Abstract

Renal transplantation is a treatment of choice for patients with end‑stage renal disease. The main goal of transplant care is to achieve the best long‑term patient survival (PS) and graft survival (GS). We aimed to assess the impact of various immunosuppression (IS) protocols on PS and GS following renal transplantation. This was a retrospective single‑center cohort study including a total of 765 consecutive adult renal transplant recipients (RTRs) who underwent transplantation between 1998 and 2003. The primary endpoints included PS and GS. The secondary endpoints were graft function determined by estimated glomerular filtration rate and hospitalization length per patient per year. Ten‑year PS and GS rates were 88.6% and 78.7%, respectively. The intent‑to‑treat (ITT) group received IS that was later changed, whereas in the group on randomized therapy (ORT), the same IS protocol was maintained during follow‑up. The ITT group had significantly better PS and GS than the ORT group.
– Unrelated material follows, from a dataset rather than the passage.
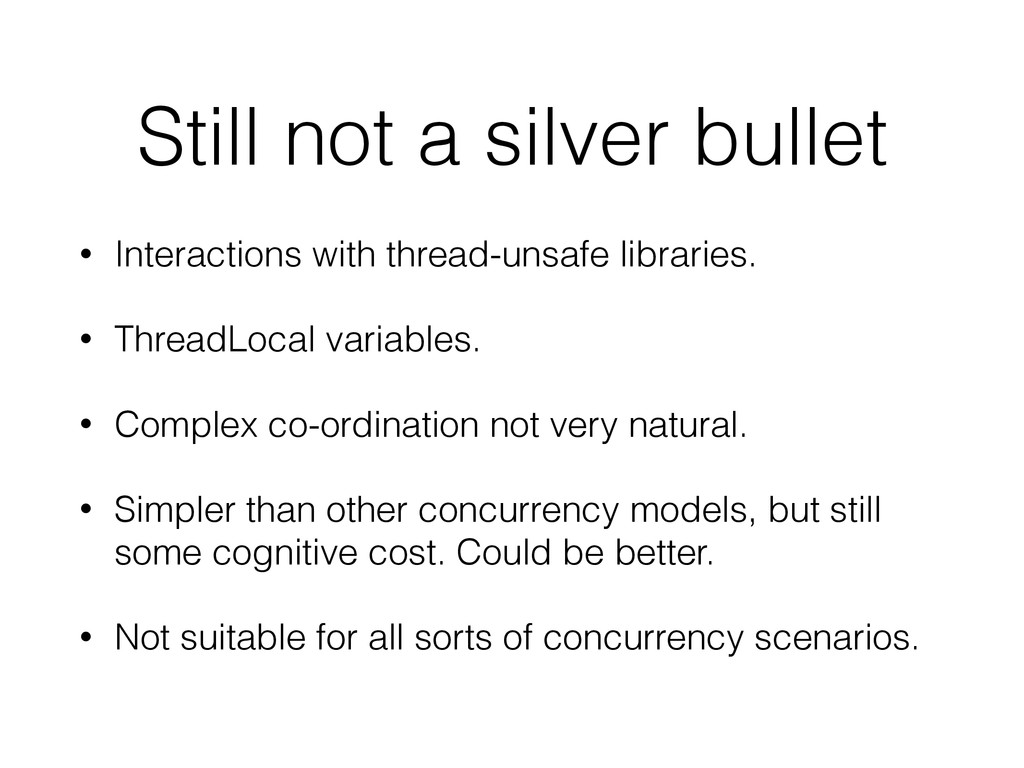 Still not a silver bullet • Interactions with t...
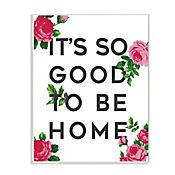 Cuadro Decorativo So Good To Be Home Rosas Placa 25x38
In the ITT group, patients treated with a combination of tacrolimus (TAC) and azathioprine (AZA), cyclosporine (CSA) and AZA, or CSA and mycophenolic acid metabolites (MPAs) had significantly better PS than those treated with TAC and MPA. The ORT group receiving AZA in any combination also had significantly better PS than MPA‑treated individuals. The effect of IS protocols on long‑term outcomes varies depending on patient subpopulations. Immunosuppressive therapy solves rejection‑related problems but does not address the increasing mortality of RTRs due to cardiovascular diseases, malignancies, or infections. Therefore, treatment recommendations should be individualized and posttransplant care, provided mainly by internists, should be carefully structured to improve long‑term outcomes of renal transplantation.